Saturday, October 24, 2015

I put it off as long as I could...

Then I crawled or rather rolled under the bus to measure the space available for my battery compartment as being 13.5 inches. Then I set to work.

The first thing was to shovel the sugar I dumped from my abortive sugar blasting attempt away. Scooping it up in a shovel set hoards if wasps that had been clustered thickly over it, buzzing around angrily. Clearly using sugar has hazards!

For the next hour or so, the steel for the compartment was measured and cut. The space needed is only 7x11 inches per battery but the compartment will be 19 inches deep - just in case more space is needed.

The next thing was to balance it all together and I must say, it looks pretty decent. After that came the drilling and bolting...

The plan is initially to have a plywood floor on the compartment as it'll initially solely be a cable compartment. Later, I'll replace the floor with something more suited to batteries.

Looking at the cross members underneath the bus, they seem to largely be closed box section with a few c section beams. That's not very welcome as it looks like I'm going to have to get my box welded onto the bus. On the other hand, having it welded on means that at the same time, a stouter floor could be added, stouter sides and my sections could be tack welded for extra security.

I plugged on until I was overcome by mosquitoes and darkness. Looking at my construction it appears the steel of my angle bracket is not a true 90° as the steel section is slightly wedge shaped. Given this is steel from the bedframes the hillbillies installed, I'm not surprised its not quite right. Nothing they used or did was right. I'll plug on and see if I can at least get the front square. It really doesn't matter too much if the back is angled.

That's what it looked like when I finished work for the day. There are still several bolts to install plus lock nuts. I'll have to go over all the bolts with a wrench later, just to make sure everything is tight. It's looking like the bottom will be held on by between 24 and 32 bolts. The top will be held together by a similar number. I think I can defy 1000lbs of battery to cause that lot to sheer. The extra long bolts will be trimmed after the lock nuts have been installed.

I had a casualty. One of my 4.7mm drill bits broke. Perhaps I should say I broke it. I'd drilled through a metal section and the section moved when I was drilling through the second piece. Needless to say, the drill bit objected. Fortunately I had a spare.
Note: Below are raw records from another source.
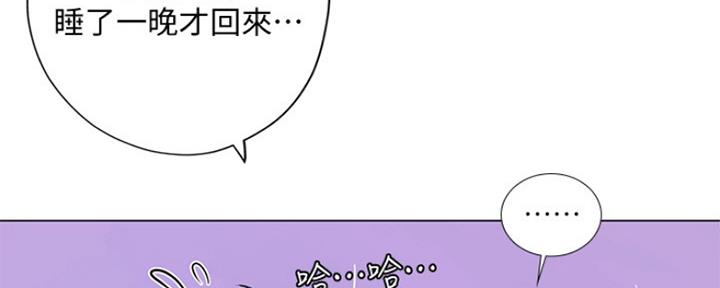 第125话9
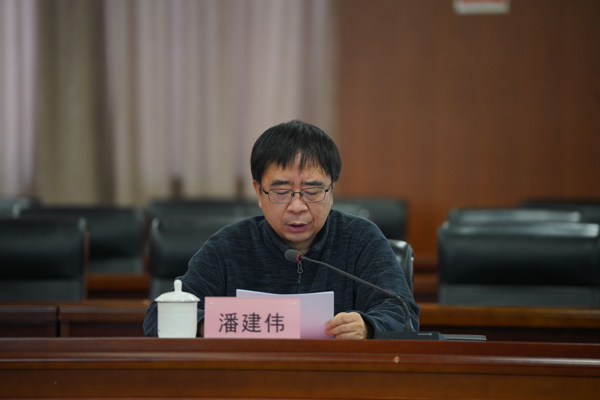 /uploads/image/2024/05/07/fd9c5782bfabc6b37d995423754ebfc3.jpg 4.jpg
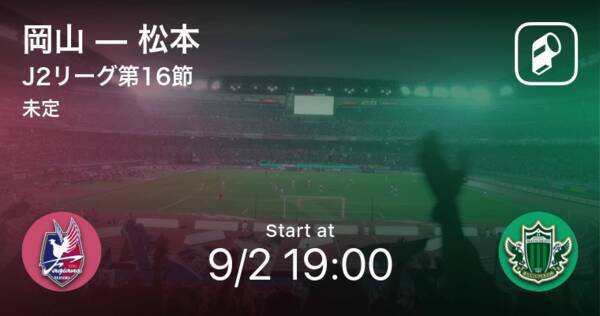 J2第16節 まもなく開始 岡山vs松本 年9月2日 エキサイトニュース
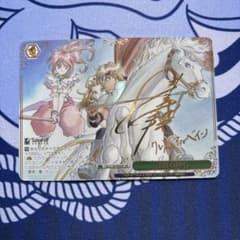 伝説のRPG SSP - メルカリ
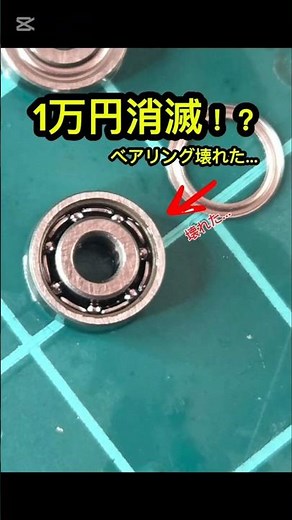 タイヤ交換から始まった悲劇 #ミニ四駆 #ベアリング #ストッククラス #メンテナンス #ミニ四駆改造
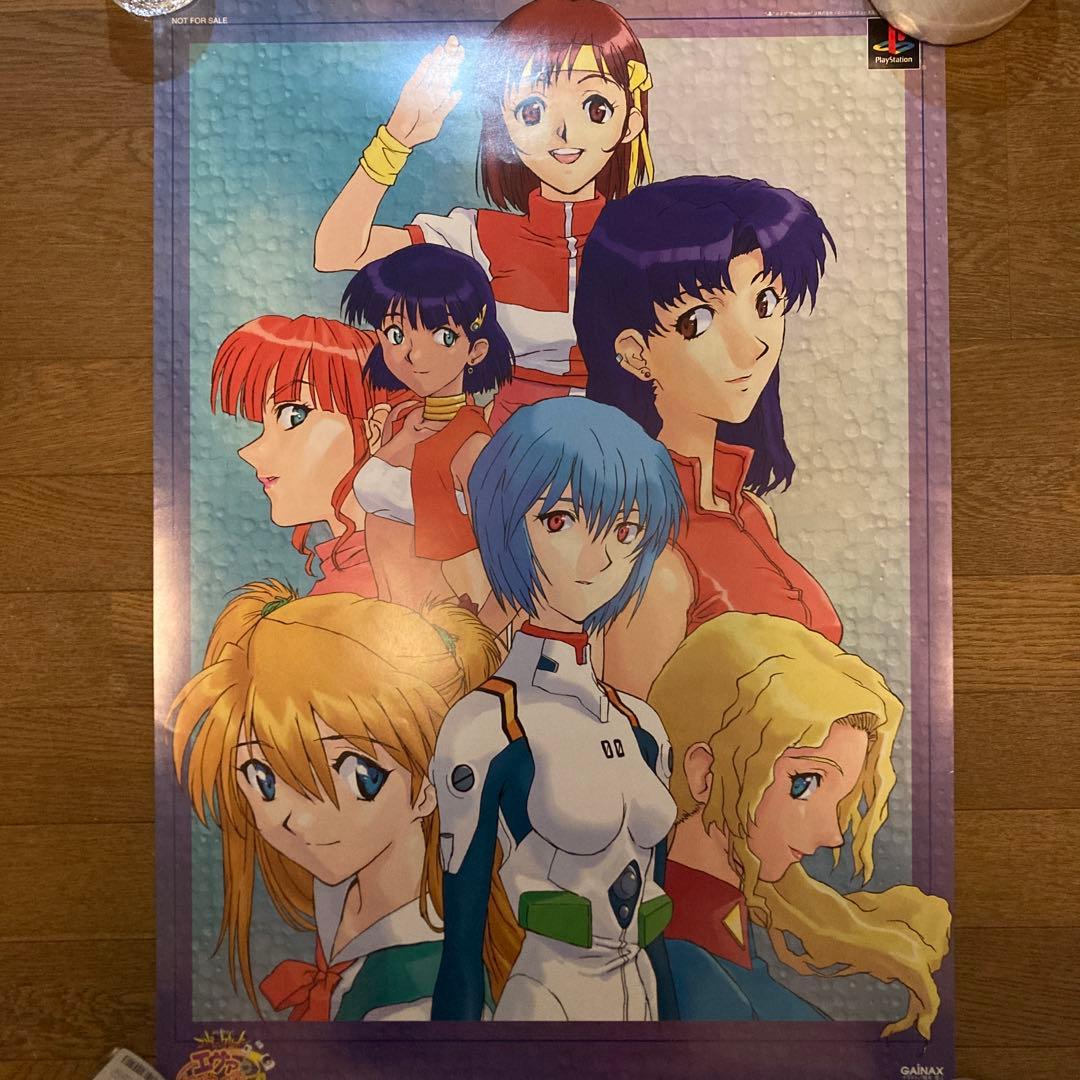 エヴァンゲリオン ゲーム系B2ポスター 10点セット
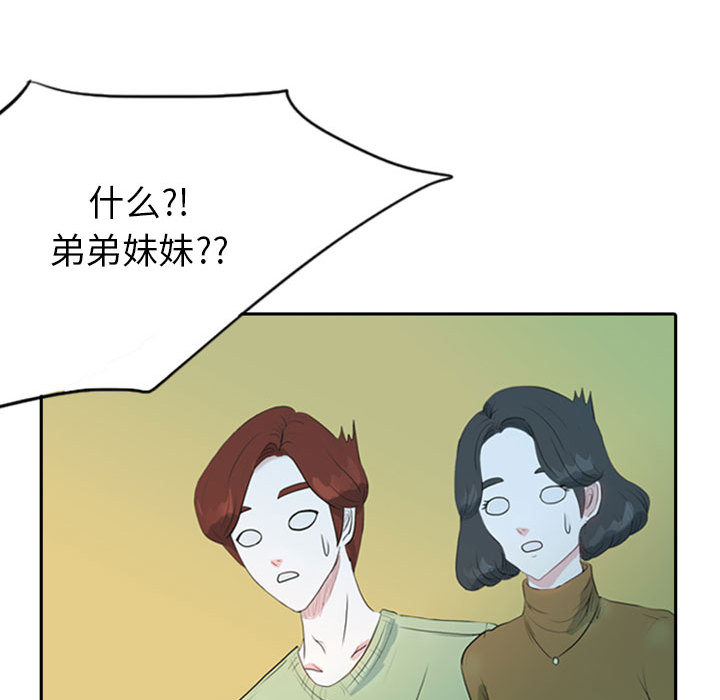 梦魇[h漫]韩漫全集-梦魇-第 37 章无删减无遮挡章节图片 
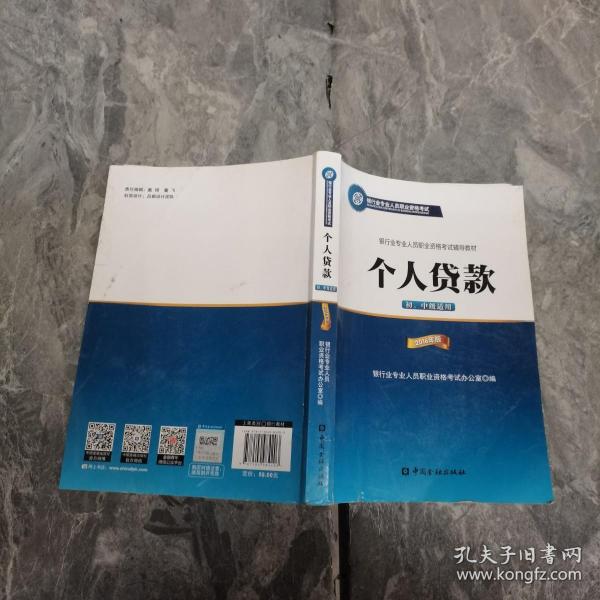 银行业专业人员职业资格考试辅导教材：个人贷款（初、中级适用 2016年版）/银行从业资格考试教材2016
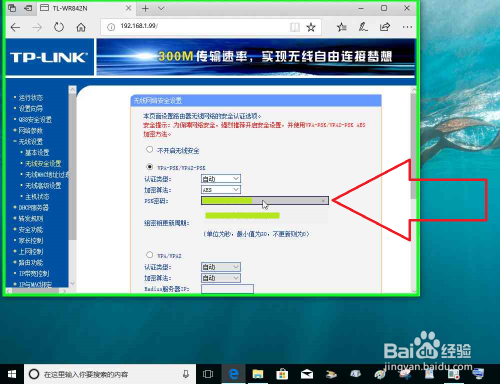 TP-LINK路由器作为副路由器之Lan接口连接详解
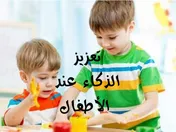 تعزيز الذكاء عند الأطفال الصغار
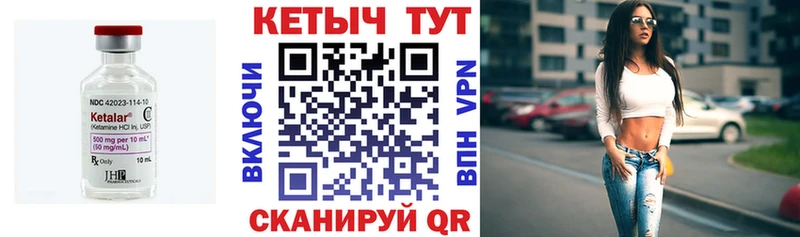 Купить  Новая Ляля  КЕТАМИН ketamine 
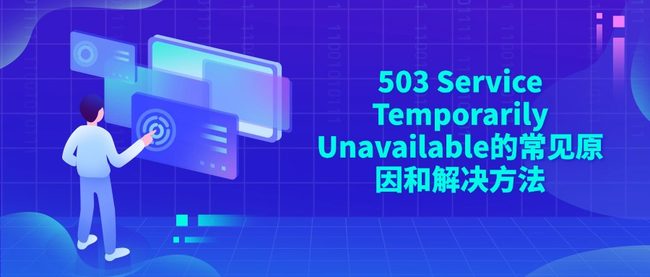 503 Service Temporarily Unavailable的常见原因和解决方法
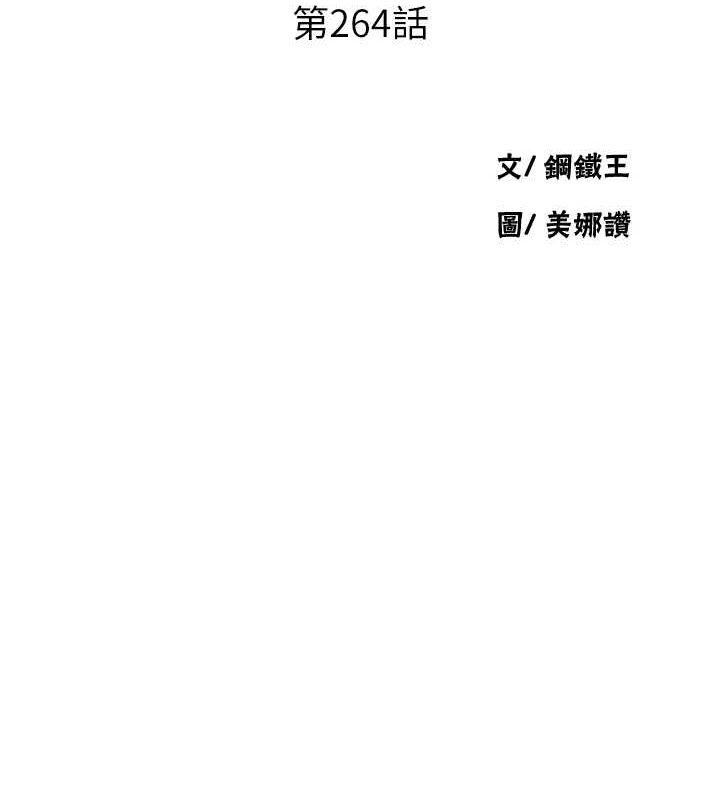 第264话-正式的第一次-秘密教学-美娜讚 , 钢铁王（第10张）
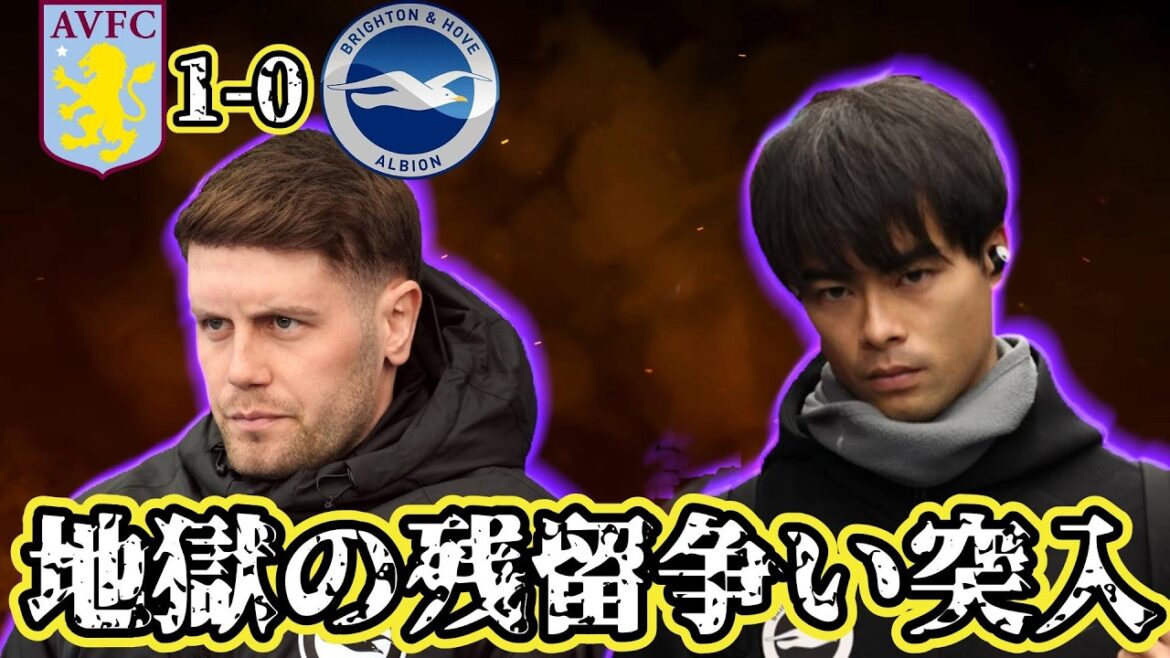 【残留争い】地獄までいくしかない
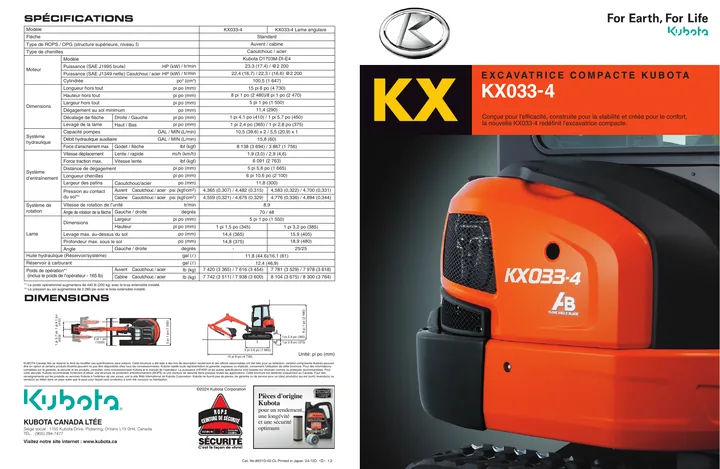 Kubota KX033 · KX033-4 设备手册外胶层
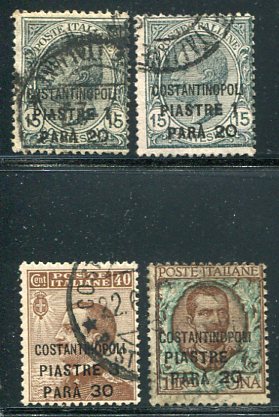 1922 Italian Levant Costantinopoli Values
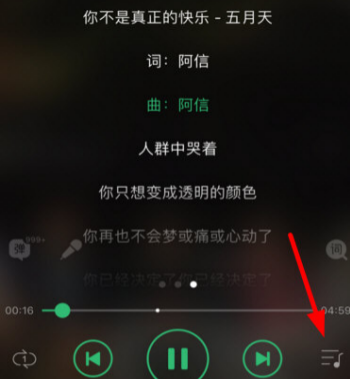 QQ音乐怎么单曲循环不见了怎么办 QQ音乐单曲循环不见了解决方法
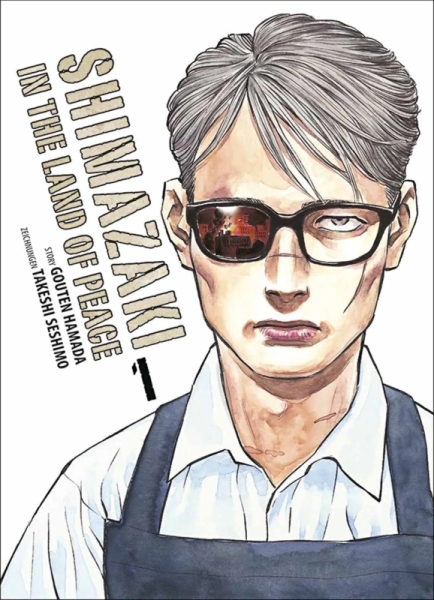 Shimazaki in the Land of Peace 1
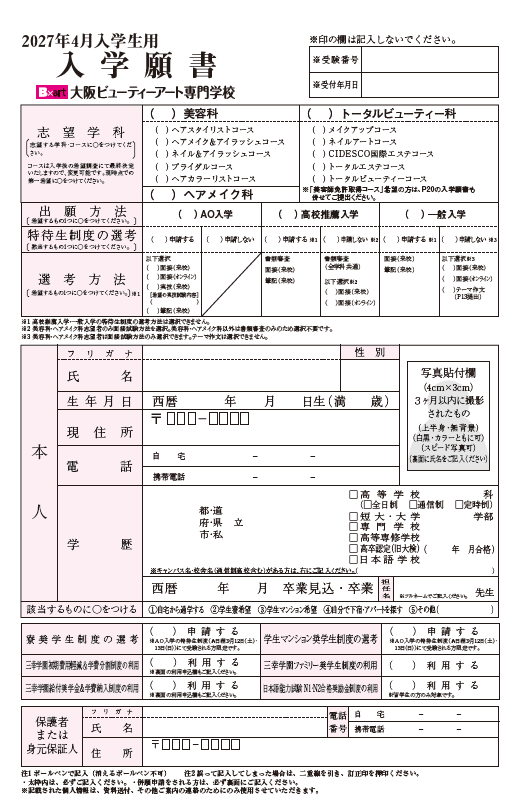 願書.png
Unless I can get a lot done tomorrow, this underbody compartment looks like it could drag on for a couple more weekends. Having said that, its getting ever closer to completion.

In Tractor Supply yesterday I saw some very interesting U bolts. Those could come in handy for my water tanks. That is, of course, if I can bolt through C or I section rather than box section.

I'm beginning to think that I might have to investigate welding. The same nuts on the bus forums advised against Harbor Freight gasless wire welders but then they never think much of non premium solutions. This is of course typical of forums!

After completing the basic compartment construction, the next stage will be to investigate attaching the compartment underneath the bus. I'm expecting to have to trim some of the girder sections. Honestly, I can't wait to be rid of the hillbilly compartment. Left to my own devices, I'd have simply not put an underbody compartment. If I'd had the bus straight from the depot, there are a few things I'd have done differently. One thing is, rather than simply laying plywood over the central walkway, I'd have removed the central walkway!

As it is, the floor has a slight arch in the centre because of the walkway. As it had to be removed as one section, I couldn't do much about it without ripping up the entire floor. Having said that, I suspect that might have been a better option.